The data:
============================================================
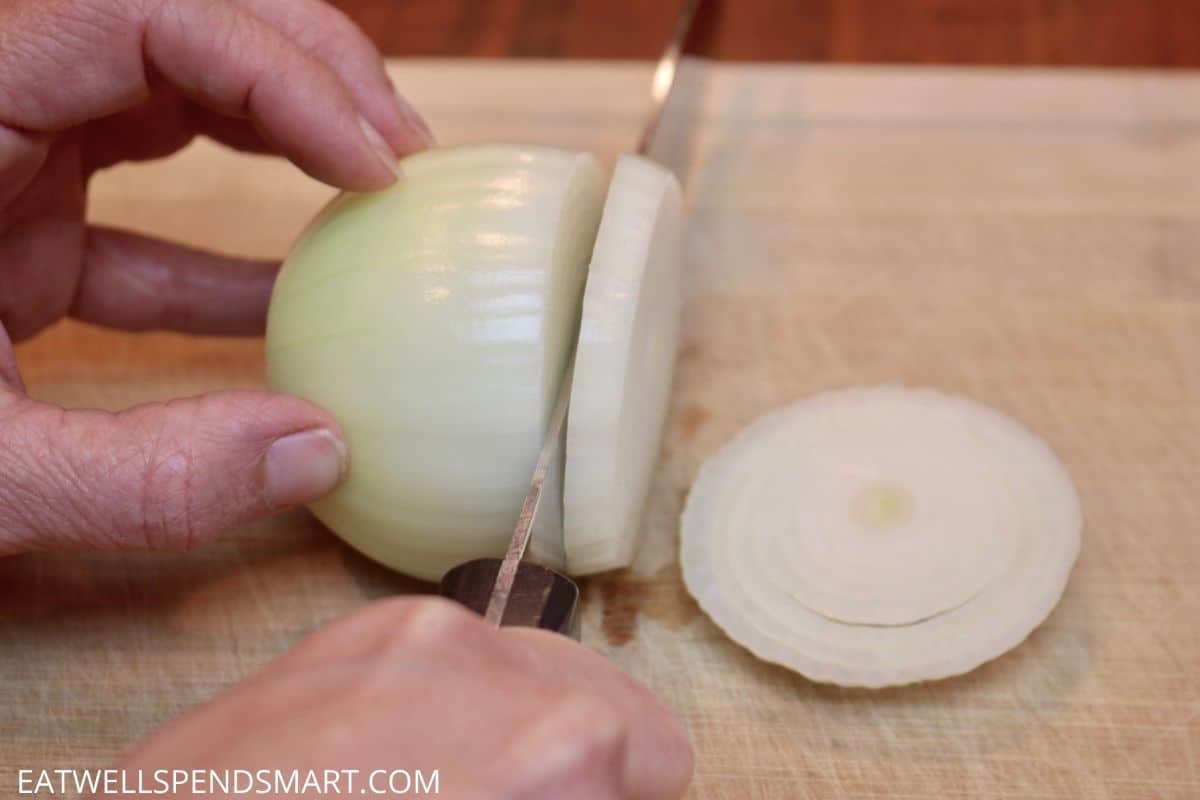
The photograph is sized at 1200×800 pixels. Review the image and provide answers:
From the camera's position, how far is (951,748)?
3.93 ft

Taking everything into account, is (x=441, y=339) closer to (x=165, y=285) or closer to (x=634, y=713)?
(x=634, y=713)

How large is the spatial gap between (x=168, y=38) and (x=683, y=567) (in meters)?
0.76

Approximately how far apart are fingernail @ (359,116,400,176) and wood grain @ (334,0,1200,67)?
3.15 feet

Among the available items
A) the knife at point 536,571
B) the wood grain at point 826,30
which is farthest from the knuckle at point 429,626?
the wood grain at point 826,30

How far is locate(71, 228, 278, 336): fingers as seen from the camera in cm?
159

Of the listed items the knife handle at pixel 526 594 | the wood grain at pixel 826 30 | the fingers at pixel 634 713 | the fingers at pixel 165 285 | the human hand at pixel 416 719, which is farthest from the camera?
the wood grain at pixel 826 30

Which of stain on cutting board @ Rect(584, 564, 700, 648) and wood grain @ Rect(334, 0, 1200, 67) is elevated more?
wood grain @ Rect(334, 0, 1200, 67)

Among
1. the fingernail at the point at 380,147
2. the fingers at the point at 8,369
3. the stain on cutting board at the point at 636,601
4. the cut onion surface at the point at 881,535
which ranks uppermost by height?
the fingernail at the point at 380,147

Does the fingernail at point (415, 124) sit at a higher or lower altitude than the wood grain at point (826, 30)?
higher

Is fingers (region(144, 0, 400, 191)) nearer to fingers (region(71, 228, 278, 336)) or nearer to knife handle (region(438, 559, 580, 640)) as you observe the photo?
fingers (region(71, 228, 278, 336))

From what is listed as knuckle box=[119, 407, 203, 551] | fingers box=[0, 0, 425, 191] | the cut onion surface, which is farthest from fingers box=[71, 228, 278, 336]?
the cut onion surface

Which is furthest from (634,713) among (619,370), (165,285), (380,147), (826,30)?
(826,30)

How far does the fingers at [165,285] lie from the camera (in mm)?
1592

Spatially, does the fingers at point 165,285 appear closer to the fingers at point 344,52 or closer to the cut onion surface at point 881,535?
the fingers at point 344,52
============================================================
Prompt: Copy out the material above word for word, from the opening line to the final one, leaving out the picture.

Task solution:
The photograph is sized at 1200×800 pixels. Review the image and provide answers:
From the camera's position, how far is (951,748)?
3.93 ft

Taking everything into account, is (x=441, y=339) closer to (x=165, y=285) or closer to (x=634, y=713)?
(x=634, y=713)

How large is the spatial gap between (x=168, y=38) and (x=683, y=567) (in meters)?
0.76

Approximately how far apart are fingernail @ (359,116,400,176) and wood grain @ (334,0,1200,67)?
3.15 feet

Among the available items
A) the knife at point 536,571
B) the wood grain at point 826,30
which is farthest from the knuckle at point 429,626?
the wood grain at point 826,30

How far is locate(71, 228, 278, 336): fingers as seen from the camera in cm?
159

Of the listed items the knife handle at pixel 526 594 | the wood grain at pixel 826 30 | the fingers at pixel 634 713 | the fingers at pixel 165 285 | the human hand at pixel 416 719, which is farthest from the camera?
the wood grain at pixel 826 30

Which of stain on cutting board @ Rect(584, 564, 700, 648) and wood grain @ Rect(334, 0, 1200, 67) is elevated more?
wood grain @ Rect(334, 0, 1200, 67)

Among
1. the fingernail at the point at 380,147
2. the fingers at the point at 8,369
3. the stain on cutting board at the point at 636,601
4. the cut onion surface at the point at 881,535
which ranks uppermost by height?
the fingernail at the point at 380,147

Does the fingernail at point (415, 124) sit at a higher or lower altitude than the wood grain at point (826, 30)?
higher

Is fingers (region(144, 0, 400, 191)) nearer to fingers (region(71, 228, 278, 336)) or nearer to knife handle (region(438, 559, 580, 640)) as you observe the photo?
fingers (region(71, 228, 278, 336))

From what is listed as knuckle box=[119, 407, 203, 551] | fingers box=[0, 0, 425, 191] | the cut onion surface, which is farthest from fingers box=[71, 228, 278, 336]?
the cut onion surface

Which is furthest from (634,713) among (619,370), (165,285), (380,147), (826,30)?
(826,30)

How far does the fingers at [165,285] lie from the camera (in mm)?
1592

Spatially, does the fingers at point 165,285 appear closer to the fingers at point 344,52 or closer to the cut onion surface at point 881,535?
the fingers at point 344,52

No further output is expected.